Dealer Services argues that it made a firm offer of credit, that all purchasers of warranties were eligible for "0% financing," and that the screening for each of the identified criteria took place before the mailings. Again, it is undisputed that Dealer Services attempts to screen out from the mailing lists consumers with "extraordinarily expensive vehicles and extraordinary high-mileage vehicles" by setting limits on the dollar amount and date of commencement of an existing car loan. Pl.'s Resp. to Def.'s Statement of Undisputed Facts ¶¶ 9-10. Dealer Services argues further that consumers with expensive vehicles will typically have loans that fall outside the range specified and that those having high-mileage vehicles will typically have no loans or will have loan commencement dates beyond those specified. However, drawing all inferences in favor of Manley, Dealer Services' argument and facts do not negate the possibility that Dealer Services screens out consumers who are atypical using information on actual mileage and VINs, rejecting those who initiated a loan within the specified timeframe or with a value below the specified threshold but who have high mileage or expensive cars. Dealer Services asserts by affidavit that "[a]ll consumers who receive [its] mailings and purchase a motor vehicle extended service contract are eligible for 0% financing." Def.'s Statement of Add'l Facts ¶ 17. However, this statement presupposes that the consumer was deemed eligible to purchase a warranty but does not demonstrate that no consumer was deemed ineligible by dint of impermissible criteria.

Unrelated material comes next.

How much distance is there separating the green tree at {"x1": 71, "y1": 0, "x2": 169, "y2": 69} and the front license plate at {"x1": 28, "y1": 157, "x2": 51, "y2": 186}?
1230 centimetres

Dealer Services improperly asserts this argument as a material fact and attempts to support the inference from testimony regarding Dealer Services' rationale for choosing its screening criteria. See Def.'s Statement of Undisputed Facts ¶ 11. In order for this statement to be a fact, rather than an argument, Dealer Services would need to present additional evidence, likely expert testimony, regarding the correlation of the selection criteria (value and age of loan) with disqualifying factors (expensive vehicle and high mileage).
Neither party has met its burden to prevail on summary judgment by citing to evidence in the record to demonstrate that it is entitled to judgment as a matter of law on the issue of whether Dealer Services screens consumers using impermissible criteria. Both parties' motions for summary judgment on Count II are denied without prejudice.
III. CONCLUSION
Plaintiff's motion for partial summary judgment is denied without prejudice. Defendant's cross-motion for partial summary judgment is also denied without prejudice.